Balancing Budget: A Good Case for Skepticism
Amid all the bickering in Washington about whose plan would balance the budget and whose would not, it’s worth remembering the lesson of recent congressional history: Even the best-laid plans to balance the budget have gone awry.
Politicians repeatedly have sworn off deficits, passed plans to balance the budget, only to come up years later with bigger and bigger deficits. Budget-balancing dreams have foundered on the political reality that any year’s tough fiscal decisions can be reversed by a future Congress.
And even if there is no deliberate reneging on budget-balancing promises, long-term fiscal plans are always in danger of being thrown off course by unexpected economic developments, such as recessions, war, natural disasters and minor blips in the economy.

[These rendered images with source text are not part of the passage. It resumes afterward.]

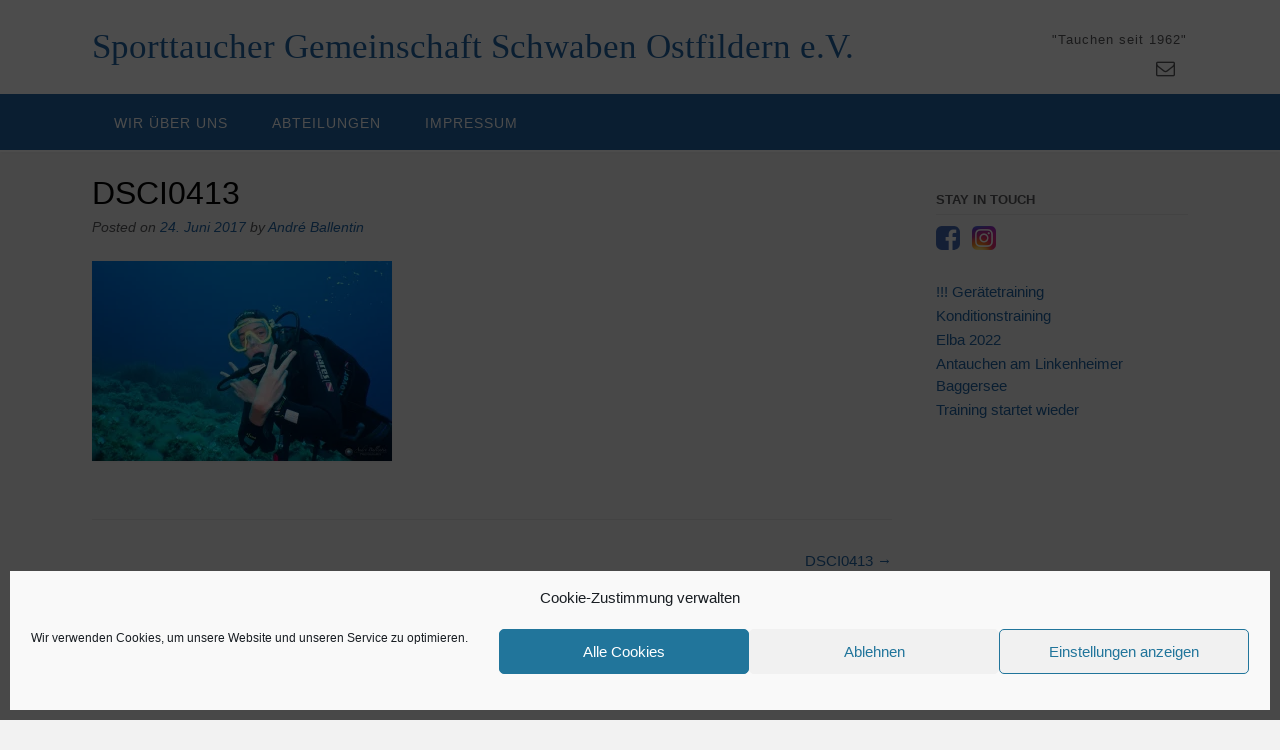

--- FILE ---
content_type: text/css
request_url: https://www.sgs-ostfildern.de/wp-content/themes/panoramic/library/css/header-standard.css?ver=1.0.16
body_size: 2249
content:
/*--------------------------------------------------------------
Panoramic - Header Standard Styling
--------------------------------------------------------------*/

.panoramic-header-layout-standard .site-top-bar-left {
    float: left;
    padding: 3px 0;
    min-height: 25px;
    width: 50%;
    background-color: #ffffff;
    position: relative;
    z-index: 99;
}
.panoramic-header-layout-standard .site-top-bar-left ul li:first-child a {
    padding: 0 10px 0 0;
}
.panoramic-header-layout-standard .site-top-bar-left ul li:last-child {
    box-shadow: none;
}
.panoramic-header-layout-standard .site-top-bar-left ul li:last-child a {
    padding: 0 0 0 6px;
}
.panoramic-header-layout-standard .info-text {
    font-size: 13px;
    margin: 0 1px 5px 0;
	text-align: right;
	letter-spacing: 1px;
}

.panoramic-header-layout-standard .site-top-bar-right {
    float: right;
    font-size: 14px;
    padding: 1px 0 3px;
    width: 50%;
    text-align: right;
    background-color: #ffffff;
    position: relative;
    z-index: 99;
}
.panoramic-header-layout-standard .site-top-bar-right i {
    margin: 0 0 0 8px;
}

.panoramic-header-layout-standard .branding {
    float: left;
    min-height: 91px;
}
.panoramic-header-layout-standard .branding img {
    display: block;
    margin: 0 auto;
}
.panoramic-header-layout-standard .site-header-right {
    float: right;
    min-height: 91px;
    padding: 30px 0 0;
    font-size: 12px;
}
.panoramic-header-layout-standard .site-header-right-link {
    box-shadow: 1px 0 0 rgba(0, 0, 0, 0.08);
    display: inline-block;
    vertical-align: top;
    margin: 0px 0 0;
    padding: 0px 5px 1px 0;
    line-height: 14px;
}
.panoramic-header-layout-standard .site-header-right-link a {
    padding: 1px 5px 0px;
    border-radius: 3px;
	line-height: 19px;
    
    -webkit-transition: all 0.1s linear 0s;
     -moz-transition: all 0.1s linear 0s;
      -ms-transition: all 0.1s linear 0s;
       -o-transition: all 0.1s linear 0s;
          transition: all 0.1s linear 0s;
}
.panoramic-header-layout-standard .site-header-right .header-cart {
	margin: 0 0 0 0;
}
.panoramic-header-layout-standard .site-title {
    font-size: 40px;
    line-height: 40px;
    margin: 0;
    padding: 17px 0 0;
}
.panoramic-header-layout-standard .description {
    margin: 0;
    padding: 4px 0 0;
    font-size: 17px;
}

Ronald Reagan’s first budget as president in 1981 called for eliminating the deficit by 1984, even as he proposed big defense spending increases and tax cuts. In fact, the deficit rose to $185 billion by 1984.
In 1985, Congress passed a law designed by Sen. Phil Gramm (R-Texas) and then-Sen. Warren B. Rudman (R-N.H.) that was intended to balance the budget by 1990. The Gramm-Rudman law set declining deficit targets for each of five years and called for automatic, across-the-board spending cuts any year that Congress failed to meet the targets.
It didn’t work that way. The law was struck down by the Supreme Court in 1986 and then rewritten. That put off the deadline for balancing the budget until 1993. But the law was riddled with loopholes that politicians happily drove through, critics said, by meeting budget goals with accounting gimmicks rather than fiscal discipline.
The Gramm-Rudman law was repealed as part of yet another budget deal in 1990. That plan envisioned that the budget would be nearly balanced by now. But economic growth did not live up to expectations and a host of other factors intervened so that the budget deficit for the fiscal year that just ended was $164 billion.
Against this backdrop, Republicans on Thursday looked with skepticism upon President Clinton’s suggestion that the White House and Congress include in their budget plans an “enforcement mechanism” that conjured up memories of the Gramm-Rudman law.
“Using this kind of gimmick gives smoke and mirrors a bad name,” said House Budget Chairman John R. Kasich (R-Ohio).
“We’re not doing Gramm-Rudman,” he said in Thursday’s budget talks. “We’ve seen that movie. We don’t want to see the sequel.”